◆ Texte cité:
=-=-=

Les Cahiers pédagogiques sont une revue associative qui vit de ses abonnements et ventes au numéro.
Pensez à vous abonner sur notre librairie en ligne, c’est grâce à cela que nous tenons bon !

Antidotes, saison 2, épisode 6 – La laïcité, une valeur menacée ?

La laïcité est-elle une valeur, au même titre que la liberté, l’égalité, la fraternité, ou plutôt un principe philosophique et juridique permettant de les garantir? Est-elle menacée, comme on l’entend dire, et qui la menacerait ? Une mise au point nécessaire qui s’inscrit dans notre série d’antidotes dans la cadre de la campagne électorale actuelle.

Il n’est pas rare d’entendre dans les discours publics récents, tant politiques que médiatiques, que la laïcité serait une « valeur » de la République, à l’instar de celles déjà attestées dans la devise républicaine « Liberté, Égalité, Fraternité ». Il est tout aussi fréquent d’entendre, et de la part des mêmes locuteurs, que cette laïcité serait particulièrement menacée de nos jours et qu’il serait de notre devoir de la défendre contre vents et marée, tant à l’école que dans le reste de la société.

Ces deux propositions, la laïcité comme « valeur » éminemment nationale et la laïcité « en danger » sont cependant très problématiques. Non seulement leur répétition ad nauseam les fait apparaître comme de simples éléments de langage, des slogans sans véritable contenu ne reposant sur aucune réalité réellement observable et quantifiable, mais elle contribue à obscurcir encore le débat en déformant sciemment une réalité historique en un combat moral très souvent partial.

De la philosophie et du droit

Car qu’est-ce que la laïcité ? Historiquement, ce concept recouvre deux réalités, l’une philosophique, l’autre juridique. C’est d’abord une philosophie politique issue de la sécularisation progressive des États-nations initiée à l’époque moderne, au lendemain des guerres de religion qui ont endeuillé l’Europe aux xvie et xviie siècles. Théorisée par les philosophes des Lumières, elle a été mise en pratique d’un point de vue juridique par les révolutions américaine et française de la fin du xviiie siècle. Dès 1791, par le premier amendement à la Constitution, le système politique américain a interdit toute reconnaissance et tout financement d’une religion officielle par l’État, ce qui aboutit à une séparation institutionnelle stricte entre les deux domaines de compétence spirituel et temporel.

En France, on a oscillé, et ce jusqu’à la loi de séparation des Églises et de l’État de 1905, entre un modèle pluraliste de reconnaissance, de financement et de contrôle étatique des cultes (le système des cultes reconnus napoléonien) et un modèle séparatiste inspiré par le modèle américain (en 1795 et 1905).

=-=-=

◆ Consigne: Reprenez le texte sur la laïcité à partir de sa dernière phrase et poursuivez-en la rédaction. Le matériel qui vient ensuite est distinct du texte sur la laïcité.

◆ Matériel fourni:

=-=-=

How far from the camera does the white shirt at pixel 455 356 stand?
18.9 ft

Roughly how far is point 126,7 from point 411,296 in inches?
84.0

=-=-=

◆ Réponse rédigée:
Car pour qu’un État soit considéré comme laïque, il lui faut respecter un certain nombre de critères : la neutralité et l’impartialité de la puissance publique, l’indépendance croisée des instances politiques et des institutions religieuses, le respect de la liberté de religion, de conviction et d’expression des individus et des groupes, l’égalité civile de tous les citoyens indépendamment de leurs croyances religieuses (ou non-religieuses).

Des formes juridiques variées

À partir de cette philosophie politique commune, les formes prises juridiquement par la laïcité dans les différents États modernes peuvent être très variées et découlent généralement de l’histoire propre aux pays considérés.

En France, le modèle séparatiste est défini par la loi de 1905. L’État français ne reconnait et ne finance aucun culte (article 2), mais reste le garant de la liberté individuelle de conscience et collective d’expression religieuse dans l’espace public (article 1). La neutralité de l’État s’exprime à travers l’abandon de toute signalétique religieuse particulière sur les bâtiments publics (ministères, mairies, services publics divers, cimetières…), mais aussi dans l’affichage vestimentaire des fonctionnaires de l’État. Le principe de laïcité n’impose donc l’obligation de neutralité religieuse ou philosophique qu’à l’État lui-même et à ceux qui le représentent auprès des citoyens, afin de prémunir ces derniers de toute possibilité de discrimination, qui mettrait à mal l’égalité du traitement devant être réservée à chacun.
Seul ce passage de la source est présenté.